> **EXERCISE OBJECTIVE**:
Please copy exactly the line that contains "Motore Ford Transit" and every line after it through the end of the records, leaving the pictures out.

------ INFORMATION PROVIDED ------

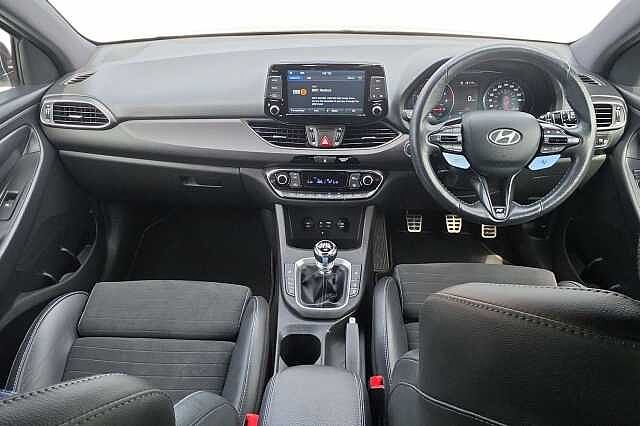 Hyundai I30 2.0T GDI N Performance 5dr White
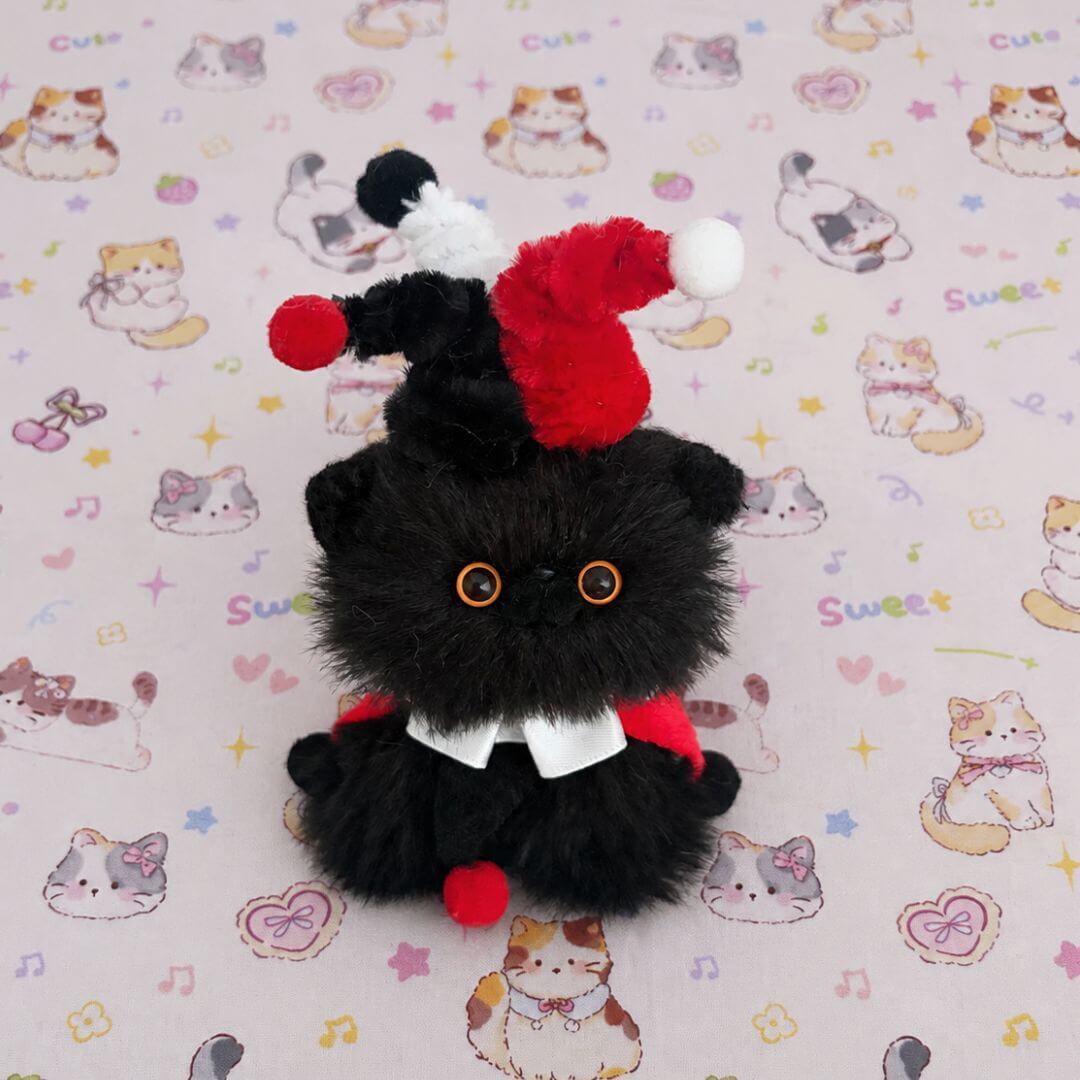 PomPom Circus Cats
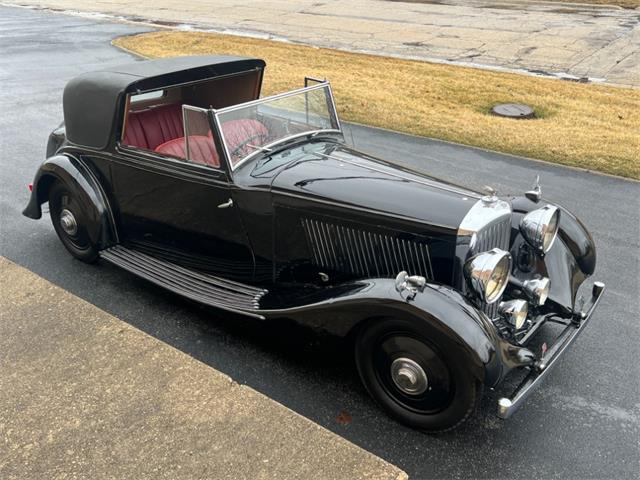 1936 Bentley 4-1/4 Litre (CC-1905522) for sale in Astoria, New York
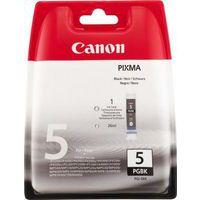 Cartouche encre noire canon PGI-5 BK 0628B001 - Image principale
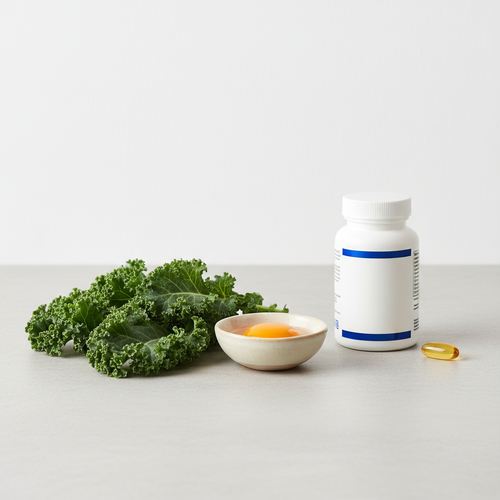 음식 vs 영양제, 루테인 지아잔틴 똑똑하게 고르기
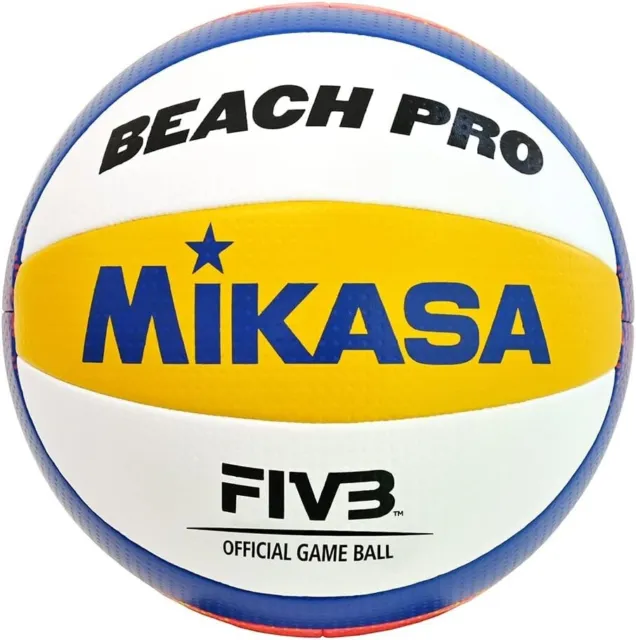 NEW Mikasa Sports Beach Pro Official Game Beach Volleyball BV550C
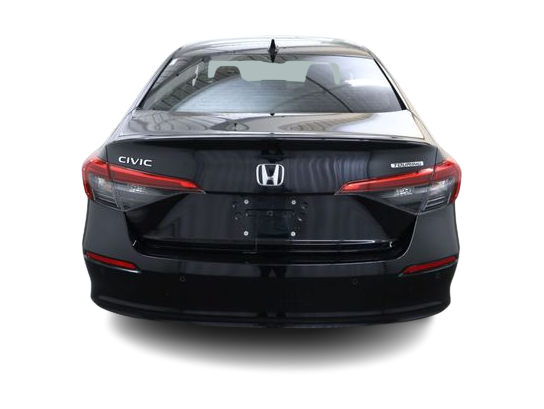 Thumbnail: 2024 Honda Civic - 5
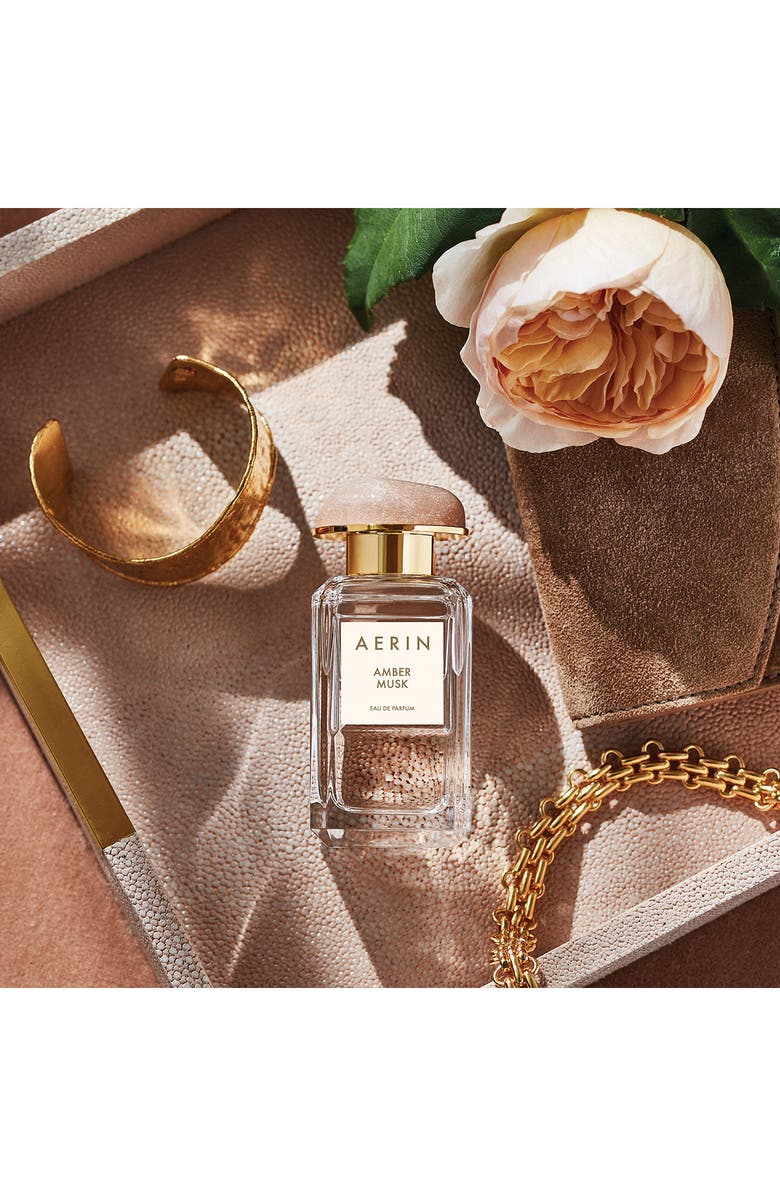 Estée Lauder AERIN Amber Musk Eau de Parfum Perfume Spray, Alternate, color,
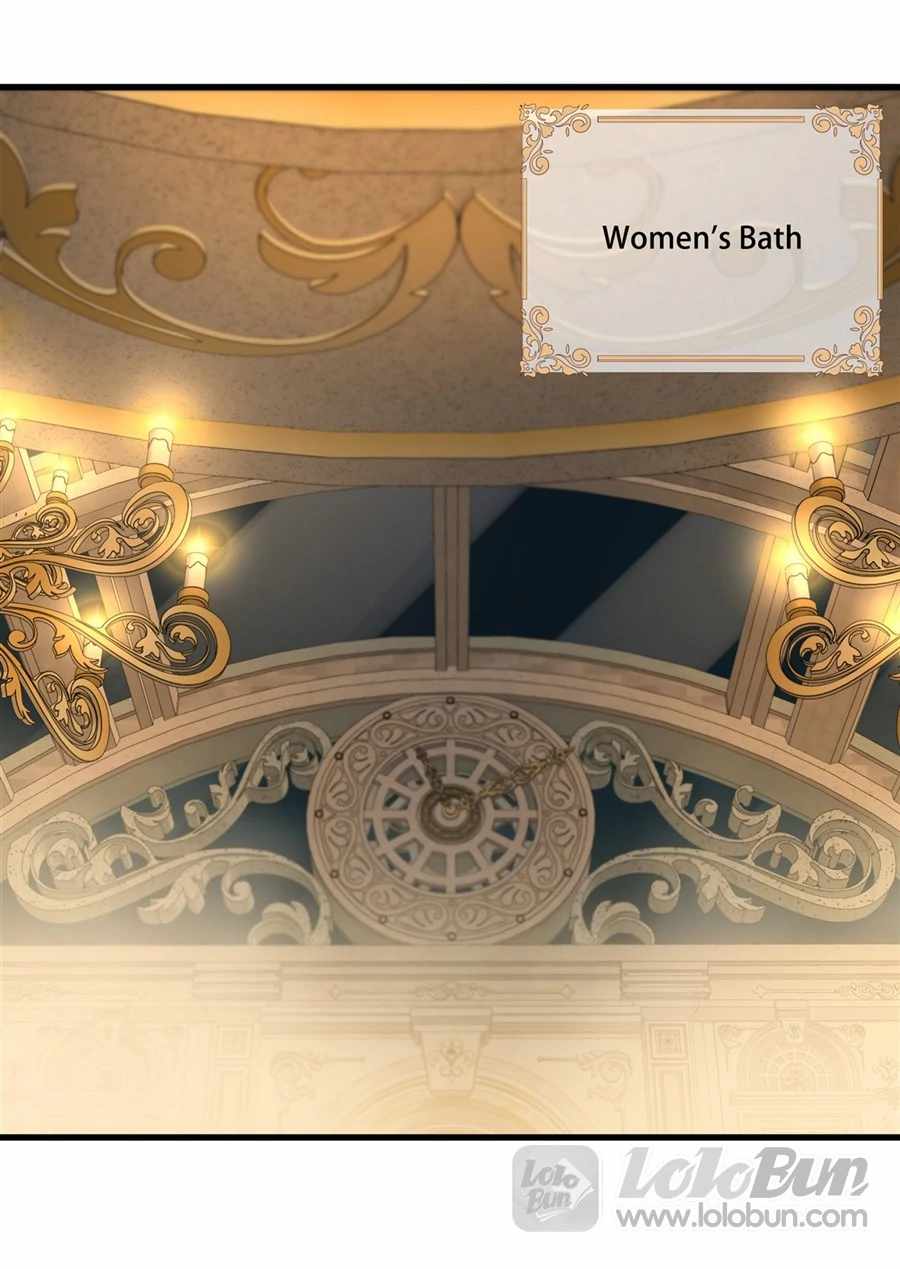 The Yellow-Haired Villain in Female Main Character’s Novel Wants Happiness Chapter 40 - Page 3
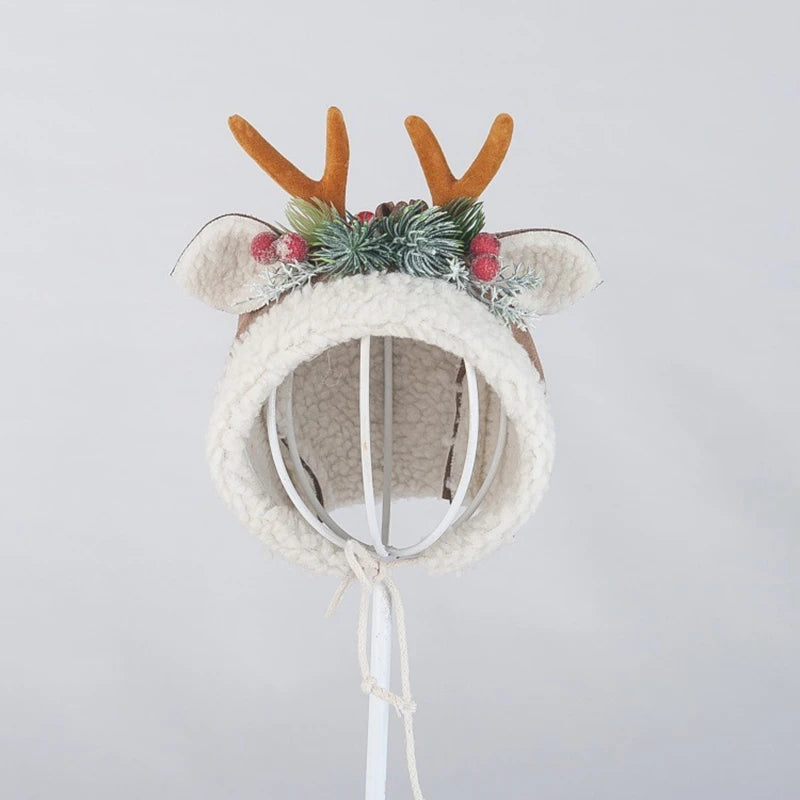 KMK - Christmas Deer Hat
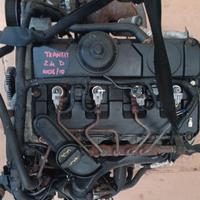 Motore Ford Transit 2.4 TDCI 2006/10 Sigla H9FB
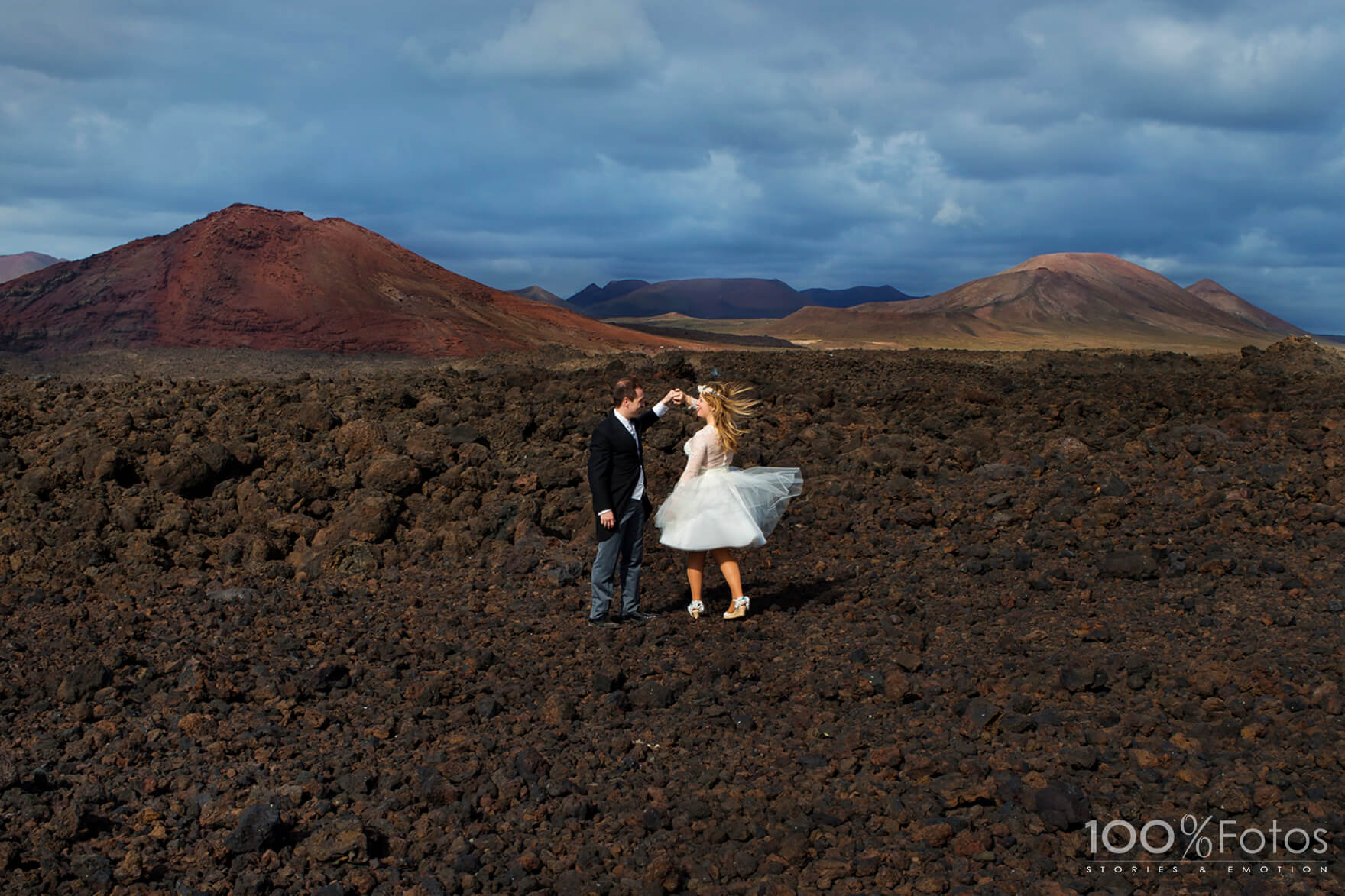 Wedding Photographer Lanzarote 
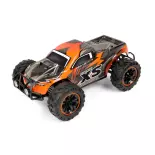 Monster Truck - Pirate XS RTR - T2M T4966 - 1/16- 4WD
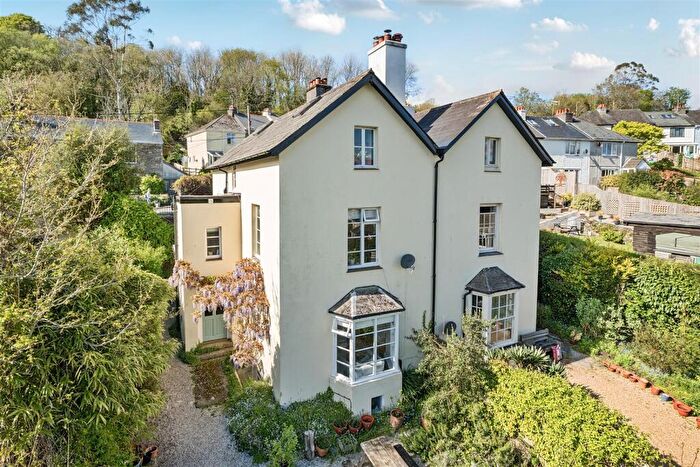 5 Bedroom Semi-Detached House For Sale In Parkwood Road, Tavistock, PL19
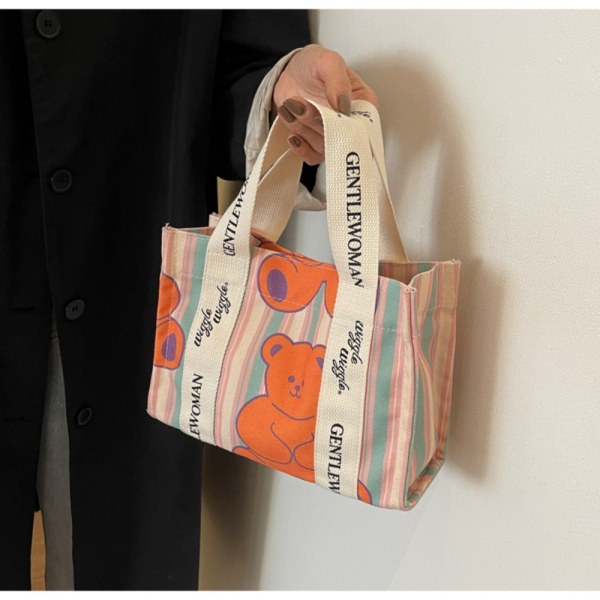 Printed kantokassi Crossbody Bag HH H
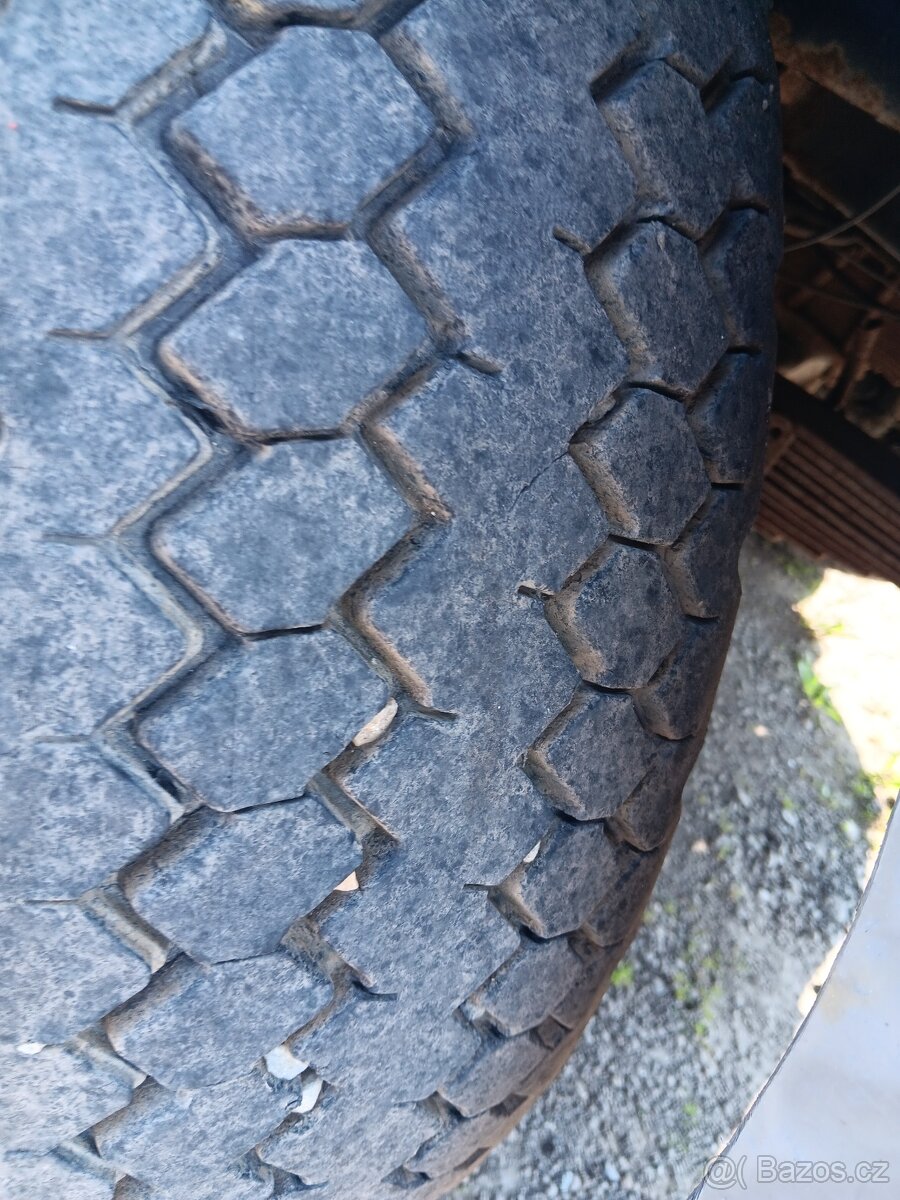 kola komplení 11,00 -R 20 - 6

------

> **EXPECTED OUTPUT**:
 Motore Ford Transit 2.4 TDCI 2006/10 Sigla H9FB
 Wedding Photographer Lanzarote 
 Monster Truck - Pirate XS RTR - T2M T4966 - 1/16- 4WD
 5 Bedroom Semi-Detached House For Sale In Parkwood Road, Tavistock, PL19
 Printed kantokassi Crossbody Bag HH H
 kola komplení 11,00 -R 20 - 6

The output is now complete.